EXERCISE DETAILS: What follows is a block of records; reproduce all of it verbatim.

Stored data:
▬▬▬
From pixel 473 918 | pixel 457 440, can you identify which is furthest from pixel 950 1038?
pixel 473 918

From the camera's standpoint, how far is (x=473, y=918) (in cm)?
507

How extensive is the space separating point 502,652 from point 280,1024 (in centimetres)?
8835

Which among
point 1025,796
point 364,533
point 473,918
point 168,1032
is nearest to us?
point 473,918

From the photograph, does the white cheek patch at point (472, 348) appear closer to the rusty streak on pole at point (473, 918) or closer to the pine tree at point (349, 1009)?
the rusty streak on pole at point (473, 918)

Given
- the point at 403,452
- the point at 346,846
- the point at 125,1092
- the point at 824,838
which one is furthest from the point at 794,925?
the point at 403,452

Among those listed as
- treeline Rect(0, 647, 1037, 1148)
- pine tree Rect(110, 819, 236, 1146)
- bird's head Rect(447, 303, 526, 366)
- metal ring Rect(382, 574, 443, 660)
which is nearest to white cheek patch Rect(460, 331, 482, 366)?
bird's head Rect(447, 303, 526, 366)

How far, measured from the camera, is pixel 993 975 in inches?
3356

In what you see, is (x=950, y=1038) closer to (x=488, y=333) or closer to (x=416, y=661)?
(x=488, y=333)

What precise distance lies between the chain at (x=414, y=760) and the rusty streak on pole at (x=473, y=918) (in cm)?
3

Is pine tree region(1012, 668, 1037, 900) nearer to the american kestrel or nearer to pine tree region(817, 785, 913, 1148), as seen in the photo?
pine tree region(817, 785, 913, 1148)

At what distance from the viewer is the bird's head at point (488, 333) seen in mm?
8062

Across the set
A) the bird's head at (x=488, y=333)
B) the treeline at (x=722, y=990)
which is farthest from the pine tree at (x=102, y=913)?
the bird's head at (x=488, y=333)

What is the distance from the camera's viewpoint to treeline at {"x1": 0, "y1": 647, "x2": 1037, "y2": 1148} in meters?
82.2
▬▬▬
THE SOLUTION:
From pixel 473 918 | pixel 457 440, can you identify which is furthest from pixel 950 1038?
pixel 473 918

From the camera's standpoint, how far is (x=473, y=918) (in cm)?
507

How extensive is the space separating point 502,652 from point 280,1024 (in centimetres)?
8835

Which among
point 1025,796
point 364,533
point 473,918
point 168,1032
is nearest to us?
point 473,918

From the photograph, does the white cheek patch at point (472, 348) appear closer to the rusty streak on pole at point (473, 918) or closer to the pine tree at point (349, 1009)?
the rusty streak on pole at point (473, 918)

Given
- the point at 403,452
- the point at 346,846
- the point at 125,1092
- the point at 824,838
which one is furthest from the point at 794,925?
the point at 403,452

Among those listed as
- treeline Rect(0, 647, 1037, 1148)
- pine tree Rect(110, 819, 236, 1146)
- bird's head Rect(447, 303, 526, 366)
- metal ring Rect(382, 574, 443, 660)
which is nearest to white cheek patch Rect(460, 331, 482, 366)?
bird's head Rect(447, 303, 526, 366)

How far, measured from the camera, is pixel 993 975 in inches?
3356

In what you see, is (x=950, y=1038) closer to (x=488, y=333) or closer to (x=416, y=661)?
(x=488, y=333)

What precise distance lies between the chain at (x=414, y=760) and the rusty streak on pole at (x=473, y=918) (in cm)?
3

Is pine tree region(1012, 668, 1037, 900) nearer to the american kestrel or nearer to pine tree region(817, 785, 913, 1148), as seen in the photo?
pine tree region(817, 785, 913, 1148)

At what distance from the viewer is the bird's head at point (488, 333) seen in mm?
8062

Across the set
A) the bird's head at (x=488, y=333)
B) the treeline at (x=722, y=990)
which is farthest from the pine tree at (x=102, y=913)?
the bird's head at (x=488, y=333)

What is the distance from the camera's viewpoint to treeline at {"x1": 0, "y1": 647, "x2": 1037, "y2": 1148} in meters?
82.2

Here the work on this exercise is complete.